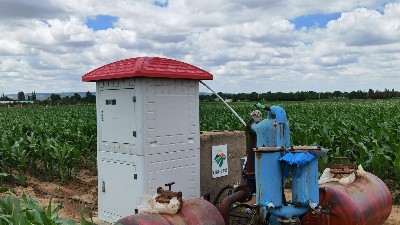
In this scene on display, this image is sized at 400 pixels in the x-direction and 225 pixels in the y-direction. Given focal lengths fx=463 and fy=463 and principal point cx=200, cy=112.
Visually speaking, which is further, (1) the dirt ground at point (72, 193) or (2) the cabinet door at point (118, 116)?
(1) the dirt ground at point (72, 193)

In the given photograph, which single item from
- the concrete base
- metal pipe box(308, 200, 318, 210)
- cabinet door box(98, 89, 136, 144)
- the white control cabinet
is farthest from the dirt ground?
metal pipe box(308, 200, 318, 210)

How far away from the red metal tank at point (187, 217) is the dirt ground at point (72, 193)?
3.19 metres

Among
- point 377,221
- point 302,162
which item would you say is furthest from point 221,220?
point 377,221

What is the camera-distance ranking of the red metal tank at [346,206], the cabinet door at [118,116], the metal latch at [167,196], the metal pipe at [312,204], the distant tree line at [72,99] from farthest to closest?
1. the distant tree line at [72,99]
2. the cabinet door at [118,116]
3. the red metal tank at [346,206]
4. the metal pipe at [312,204]
5. the metal latch at [167,196]

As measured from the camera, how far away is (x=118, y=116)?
641 cm

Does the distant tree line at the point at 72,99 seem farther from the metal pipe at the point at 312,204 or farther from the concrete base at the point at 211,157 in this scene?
the metal pipe at the point at 312,204

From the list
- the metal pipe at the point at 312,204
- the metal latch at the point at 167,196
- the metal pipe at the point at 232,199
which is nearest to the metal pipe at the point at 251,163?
the metal pipe at the point at 232,199

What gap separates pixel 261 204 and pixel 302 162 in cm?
66

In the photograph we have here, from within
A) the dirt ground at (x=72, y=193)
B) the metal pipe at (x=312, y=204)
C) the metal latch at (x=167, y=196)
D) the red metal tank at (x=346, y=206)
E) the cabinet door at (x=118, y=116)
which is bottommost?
the dirt ground at (x=72, y=193)

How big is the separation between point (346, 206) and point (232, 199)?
56.7 inches

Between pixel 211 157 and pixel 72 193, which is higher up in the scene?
pixel 211 157

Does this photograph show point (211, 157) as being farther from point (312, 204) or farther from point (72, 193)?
point (72, 193)

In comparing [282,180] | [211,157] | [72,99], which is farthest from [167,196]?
[72,99]

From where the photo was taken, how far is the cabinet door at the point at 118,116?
615cm
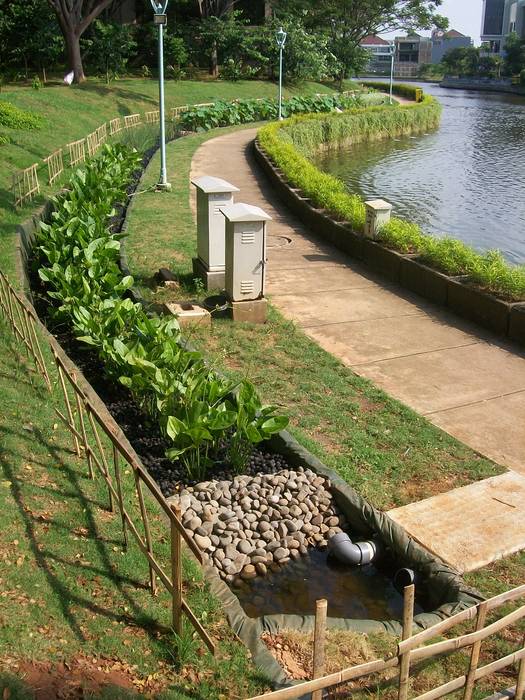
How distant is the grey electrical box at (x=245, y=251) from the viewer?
851 cm

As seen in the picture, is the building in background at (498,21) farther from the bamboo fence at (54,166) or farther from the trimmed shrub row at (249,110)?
the bamboo fence at (54,166)

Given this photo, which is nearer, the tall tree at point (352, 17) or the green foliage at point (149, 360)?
the green foliage at point (149, 360)

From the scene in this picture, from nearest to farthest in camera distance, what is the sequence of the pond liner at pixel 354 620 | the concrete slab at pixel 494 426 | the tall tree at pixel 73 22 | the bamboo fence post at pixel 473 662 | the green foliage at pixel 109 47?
1. the bamboo fence post at pixel 473 662
2. the pond liner at pixel 354 620
3. the concrete slab at pixel 494 426
4. the tall tree at pixel 73 22
5. the green foliage at pixel 109 47

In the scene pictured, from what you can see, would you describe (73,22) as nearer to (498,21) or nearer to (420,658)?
(420,658)

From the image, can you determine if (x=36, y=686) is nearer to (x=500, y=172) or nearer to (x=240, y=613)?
(x=240, y=613)

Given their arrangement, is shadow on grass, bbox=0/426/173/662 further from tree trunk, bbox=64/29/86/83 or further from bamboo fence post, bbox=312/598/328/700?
tree trunk, bbox=64/29/86/83

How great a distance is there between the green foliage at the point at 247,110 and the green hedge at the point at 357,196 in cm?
284

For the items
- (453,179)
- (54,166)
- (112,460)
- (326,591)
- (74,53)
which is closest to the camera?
(326,591)

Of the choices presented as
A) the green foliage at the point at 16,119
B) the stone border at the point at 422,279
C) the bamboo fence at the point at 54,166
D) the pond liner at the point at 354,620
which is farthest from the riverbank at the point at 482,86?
the pond liner at the point at 354,620

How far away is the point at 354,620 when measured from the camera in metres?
4.31

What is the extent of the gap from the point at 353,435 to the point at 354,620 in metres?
2.21

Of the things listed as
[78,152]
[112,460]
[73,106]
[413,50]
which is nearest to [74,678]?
[112,460]

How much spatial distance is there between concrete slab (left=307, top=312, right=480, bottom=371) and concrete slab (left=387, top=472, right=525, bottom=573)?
8.60 ft

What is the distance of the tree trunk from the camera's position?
31.2 metres
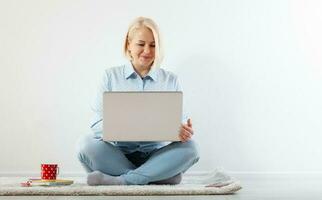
■ ■ ■
** Exercise description **
Rewrite the part of the records that opens with the line containing "What is the distance" and closes with the end of the records, changing "tree trunk" to "wooden post" and keeping everything else the same; leave the pictures out.

** Task output **
What is the distance of the wooden post from the camera's position?
31.2 metres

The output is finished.